• **Text passage**
** BEGIN **
A wireless [0028] access protocol gateway 205 is in communication with base station 202 for directly receiving and transmitting content data to base station 202. The gateway 205 may, in the alternative, use other protocols that accomplishes the same functions. A file or a set of files may specify the visual display, speaker audio output, allowed keypad entries and allowed spoken commands ( as a grammar). Based on the keypad entries and spoken commands, the remote device displays appropriate output and generates appropriate audio output. The content may be written in markup language commonly known as XML HTML or other variants. The content drives an application on the remote device. In wireless web services, the content may be up-loaded or down-loaded onto the device, when the user accesses a web site with the appropriate Internet address. A network commonly known as Internet 206 provides a land-based link to a number of different servers 207A-C for communicating the content data. The first wireless communication link 204 is used to communicate the content data to the remote device 201.
In addition, in accordance with an embodiment, a [0029] network VR server 206 in communication with base station 202 directly receives and transmits data exclusively related to VR processing communicated over the second wireless communication link 203. Server 206 performs the back-end VR processing as requested by remote station 201. Server 206 may be a dedicated server to perform back-end VR processing. An application program user interface (API) provides an easy mechanism to enable applications for VR running on the remote device. Allowing back-end processing at the sever 206 as controlled by remote device 201 extends the capabilities of the VR API for being accurate, and performing complex grammars, larger vocabularies, and wide dialog functions. This may be accomplished by utilizing the technology and resources on the network as described in various embodiments.
** END **
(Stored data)
** BEGIN **
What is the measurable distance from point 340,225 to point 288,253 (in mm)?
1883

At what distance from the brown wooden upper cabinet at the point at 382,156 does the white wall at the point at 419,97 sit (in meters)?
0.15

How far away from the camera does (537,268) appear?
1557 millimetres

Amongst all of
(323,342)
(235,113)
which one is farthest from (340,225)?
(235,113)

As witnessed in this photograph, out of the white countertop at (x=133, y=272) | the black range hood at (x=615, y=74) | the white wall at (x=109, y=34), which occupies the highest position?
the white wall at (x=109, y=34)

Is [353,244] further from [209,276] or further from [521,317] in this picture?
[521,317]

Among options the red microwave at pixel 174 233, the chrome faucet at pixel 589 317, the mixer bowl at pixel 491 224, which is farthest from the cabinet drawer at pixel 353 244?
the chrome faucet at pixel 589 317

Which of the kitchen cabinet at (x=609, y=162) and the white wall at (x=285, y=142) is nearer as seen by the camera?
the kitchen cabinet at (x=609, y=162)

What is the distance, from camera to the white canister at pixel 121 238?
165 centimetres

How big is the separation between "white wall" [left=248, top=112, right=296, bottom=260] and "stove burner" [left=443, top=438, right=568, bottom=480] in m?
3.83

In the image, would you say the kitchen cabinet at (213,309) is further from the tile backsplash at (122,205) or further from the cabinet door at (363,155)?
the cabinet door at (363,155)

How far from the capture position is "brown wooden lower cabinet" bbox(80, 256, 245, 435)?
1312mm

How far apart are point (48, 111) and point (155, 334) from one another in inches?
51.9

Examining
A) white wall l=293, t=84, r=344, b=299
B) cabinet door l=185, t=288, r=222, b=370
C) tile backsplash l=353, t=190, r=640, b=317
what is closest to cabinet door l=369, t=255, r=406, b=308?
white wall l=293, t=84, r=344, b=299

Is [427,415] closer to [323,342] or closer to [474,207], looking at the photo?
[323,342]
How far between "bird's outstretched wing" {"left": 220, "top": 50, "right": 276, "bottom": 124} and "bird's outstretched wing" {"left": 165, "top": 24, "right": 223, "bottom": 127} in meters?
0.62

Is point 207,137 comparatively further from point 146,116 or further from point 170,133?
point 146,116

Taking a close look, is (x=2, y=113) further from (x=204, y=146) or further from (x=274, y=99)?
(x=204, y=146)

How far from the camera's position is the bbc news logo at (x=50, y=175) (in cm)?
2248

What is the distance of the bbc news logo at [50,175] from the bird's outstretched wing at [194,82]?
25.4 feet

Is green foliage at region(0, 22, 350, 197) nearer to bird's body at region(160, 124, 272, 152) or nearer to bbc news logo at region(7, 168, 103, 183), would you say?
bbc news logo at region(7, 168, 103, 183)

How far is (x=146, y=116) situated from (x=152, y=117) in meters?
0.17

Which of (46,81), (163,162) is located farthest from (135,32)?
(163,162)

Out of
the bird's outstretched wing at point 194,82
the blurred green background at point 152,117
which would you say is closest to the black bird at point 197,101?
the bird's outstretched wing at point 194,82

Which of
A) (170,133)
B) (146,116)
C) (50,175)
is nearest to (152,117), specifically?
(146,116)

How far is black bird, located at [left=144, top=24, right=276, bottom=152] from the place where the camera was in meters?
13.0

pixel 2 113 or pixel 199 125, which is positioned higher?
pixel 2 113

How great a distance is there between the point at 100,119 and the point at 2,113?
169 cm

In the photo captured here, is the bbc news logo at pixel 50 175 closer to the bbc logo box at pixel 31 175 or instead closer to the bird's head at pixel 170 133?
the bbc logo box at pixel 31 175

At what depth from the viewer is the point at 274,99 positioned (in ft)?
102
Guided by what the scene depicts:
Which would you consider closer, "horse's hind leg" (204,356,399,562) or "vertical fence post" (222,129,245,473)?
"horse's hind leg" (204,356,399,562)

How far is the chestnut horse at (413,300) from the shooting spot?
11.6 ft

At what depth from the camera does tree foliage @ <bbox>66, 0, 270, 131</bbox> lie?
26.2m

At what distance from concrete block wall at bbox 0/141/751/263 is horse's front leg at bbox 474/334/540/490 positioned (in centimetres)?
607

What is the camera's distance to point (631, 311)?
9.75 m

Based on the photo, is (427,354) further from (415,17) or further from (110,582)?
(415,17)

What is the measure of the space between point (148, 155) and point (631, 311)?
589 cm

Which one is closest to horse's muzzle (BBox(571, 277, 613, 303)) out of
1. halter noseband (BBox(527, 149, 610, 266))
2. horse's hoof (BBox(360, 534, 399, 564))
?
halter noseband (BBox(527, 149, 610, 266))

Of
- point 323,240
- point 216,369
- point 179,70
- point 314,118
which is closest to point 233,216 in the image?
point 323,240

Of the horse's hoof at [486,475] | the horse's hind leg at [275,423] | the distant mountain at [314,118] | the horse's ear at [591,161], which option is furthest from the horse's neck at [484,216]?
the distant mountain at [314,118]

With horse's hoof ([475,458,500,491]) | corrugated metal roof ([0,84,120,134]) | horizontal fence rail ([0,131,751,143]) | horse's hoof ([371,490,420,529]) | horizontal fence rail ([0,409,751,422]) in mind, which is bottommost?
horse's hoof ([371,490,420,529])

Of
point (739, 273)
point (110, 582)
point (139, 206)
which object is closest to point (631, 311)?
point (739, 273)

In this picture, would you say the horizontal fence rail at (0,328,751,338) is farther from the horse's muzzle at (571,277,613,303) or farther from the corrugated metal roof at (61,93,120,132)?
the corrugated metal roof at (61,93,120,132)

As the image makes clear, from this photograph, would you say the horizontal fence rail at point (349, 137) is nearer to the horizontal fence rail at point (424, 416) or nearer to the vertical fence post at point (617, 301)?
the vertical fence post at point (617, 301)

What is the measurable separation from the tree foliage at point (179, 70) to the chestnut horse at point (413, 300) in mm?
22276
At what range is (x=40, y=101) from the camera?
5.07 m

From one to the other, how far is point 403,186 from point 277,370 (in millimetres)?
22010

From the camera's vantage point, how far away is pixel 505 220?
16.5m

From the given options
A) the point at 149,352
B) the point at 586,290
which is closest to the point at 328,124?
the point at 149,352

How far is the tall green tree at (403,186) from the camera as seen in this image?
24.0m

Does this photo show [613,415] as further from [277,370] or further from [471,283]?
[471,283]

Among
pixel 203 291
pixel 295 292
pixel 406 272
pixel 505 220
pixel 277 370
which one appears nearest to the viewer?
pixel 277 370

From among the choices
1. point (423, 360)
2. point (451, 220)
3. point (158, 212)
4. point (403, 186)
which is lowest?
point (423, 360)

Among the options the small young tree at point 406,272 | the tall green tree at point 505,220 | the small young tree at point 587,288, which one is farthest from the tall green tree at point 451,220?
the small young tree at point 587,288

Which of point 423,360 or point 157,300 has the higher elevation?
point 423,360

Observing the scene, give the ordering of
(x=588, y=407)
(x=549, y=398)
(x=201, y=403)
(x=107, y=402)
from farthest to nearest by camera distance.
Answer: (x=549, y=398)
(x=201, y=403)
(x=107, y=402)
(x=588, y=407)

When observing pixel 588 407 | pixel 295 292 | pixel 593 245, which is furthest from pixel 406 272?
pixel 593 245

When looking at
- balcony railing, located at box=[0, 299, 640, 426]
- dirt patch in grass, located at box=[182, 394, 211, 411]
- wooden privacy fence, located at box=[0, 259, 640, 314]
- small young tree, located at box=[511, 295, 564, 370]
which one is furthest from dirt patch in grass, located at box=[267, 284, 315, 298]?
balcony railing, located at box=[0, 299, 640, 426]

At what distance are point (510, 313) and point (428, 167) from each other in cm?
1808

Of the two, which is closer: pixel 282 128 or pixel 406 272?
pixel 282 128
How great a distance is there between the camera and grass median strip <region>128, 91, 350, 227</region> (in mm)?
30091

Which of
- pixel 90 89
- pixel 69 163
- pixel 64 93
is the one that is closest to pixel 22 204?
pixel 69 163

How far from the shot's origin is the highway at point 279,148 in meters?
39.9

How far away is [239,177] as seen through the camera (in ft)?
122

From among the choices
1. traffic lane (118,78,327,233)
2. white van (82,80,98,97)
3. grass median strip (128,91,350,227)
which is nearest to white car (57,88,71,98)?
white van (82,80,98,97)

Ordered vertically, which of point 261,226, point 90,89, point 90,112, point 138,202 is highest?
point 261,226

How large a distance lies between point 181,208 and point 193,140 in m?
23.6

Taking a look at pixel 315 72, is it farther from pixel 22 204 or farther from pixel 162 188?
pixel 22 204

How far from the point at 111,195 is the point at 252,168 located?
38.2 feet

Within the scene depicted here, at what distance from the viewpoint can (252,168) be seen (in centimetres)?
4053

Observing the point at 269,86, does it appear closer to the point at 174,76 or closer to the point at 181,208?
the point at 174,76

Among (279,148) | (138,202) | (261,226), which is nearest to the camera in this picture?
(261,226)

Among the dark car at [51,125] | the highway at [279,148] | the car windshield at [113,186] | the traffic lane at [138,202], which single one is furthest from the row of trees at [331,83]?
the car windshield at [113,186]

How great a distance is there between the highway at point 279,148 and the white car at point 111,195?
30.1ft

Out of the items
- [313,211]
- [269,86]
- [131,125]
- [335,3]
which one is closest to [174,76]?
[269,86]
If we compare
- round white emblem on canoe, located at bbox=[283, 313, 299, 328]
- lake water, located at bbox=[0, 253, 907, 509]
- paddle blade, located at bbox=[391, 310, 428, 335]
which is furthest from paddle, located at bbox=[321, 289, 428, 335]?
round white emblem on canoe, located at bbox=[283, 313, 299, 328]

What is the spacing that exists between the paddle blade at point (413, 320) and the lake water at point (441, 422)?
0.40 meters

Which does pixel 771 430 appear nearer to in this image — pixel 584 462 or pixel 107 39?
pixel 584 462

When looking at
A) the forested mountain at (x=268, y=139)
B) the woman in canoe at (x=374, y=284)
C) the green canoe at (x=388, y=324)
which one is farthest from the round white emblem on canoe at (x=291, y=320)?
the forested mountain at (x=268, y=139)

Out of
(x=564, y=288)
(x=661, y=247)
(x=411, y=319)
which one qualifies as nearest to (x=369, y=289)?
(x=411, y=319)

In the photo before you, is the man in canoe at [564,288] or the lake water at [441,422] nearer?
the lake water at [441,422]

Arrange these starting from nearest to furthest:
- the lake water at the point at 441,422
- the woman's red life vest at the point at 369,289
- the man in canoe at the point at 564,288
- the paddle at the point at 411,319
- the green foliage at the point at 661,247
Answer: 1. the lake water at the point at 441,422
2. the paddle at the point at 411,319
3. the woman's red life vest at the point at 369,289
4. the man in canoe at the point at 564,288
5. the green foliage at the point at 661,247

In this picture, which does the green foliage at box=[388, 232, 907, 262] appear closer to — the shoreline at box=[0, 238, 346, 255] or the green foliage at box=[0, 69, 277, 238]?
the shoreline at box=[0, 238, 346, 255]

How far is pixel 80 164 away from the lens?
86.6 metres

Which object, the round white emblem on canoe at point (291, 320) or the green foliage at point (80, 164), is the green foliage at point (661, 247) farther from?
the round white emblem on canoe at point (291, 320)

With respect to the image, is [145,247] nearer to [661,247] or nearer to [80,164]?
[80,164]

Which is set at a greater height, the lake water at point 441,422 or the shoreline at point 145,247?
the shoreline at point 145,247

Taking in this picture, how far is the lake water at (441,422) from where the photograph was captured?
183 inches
** END **
• **Tasks to perform**
1. Can you print the part of the wireless gateway passage that opens with the words containing "In addition, in" and closes with "in various embodiments."?
2. According to the wireless gateway passage, what are all the things a file or a set of files may specify?
3. Answer these questions from the wireless gateway passage:
(a) Which link is used to communicate the content data to the remote device?
(b) What does the Internet provide?
(c) What does the application program user interface (API) provide?

• **The answers**
1.
In addition, in accordance with an embodiment, a [0029] network VR server 206 in communication with base station 202 directly receives and transmits data exclusively related to VR processing communicated over the second wireless communication link 203. Server 206 performs the back-end VR processing as requested by remote station 201. Server 206 may be a dedicated server to perform back-end VR processing. An application program user interface (API) provides an easy mechanism to enable applications for VR running on the remote device. Allowing back-end processing at the sever 206 as controlled by remote device 201 extends the capabilities of the VR API for being accurate, and performing complex grammars, larger vocabularies, and wide dialog functions. This may be accomplished by utilizing the technology and resources on the network as described in various embodiments.

2.
- Visual display
- Speaker audio output
- Allowed keypad entries
- Allowed spoken commands (as a grammar)

3.
(a) The first wireless communication link 204.
(b) A land-based link to a number of different servers 207A-C for communicating the content data.
(c) An easy mechanism to enable applications for VR running on the remote device.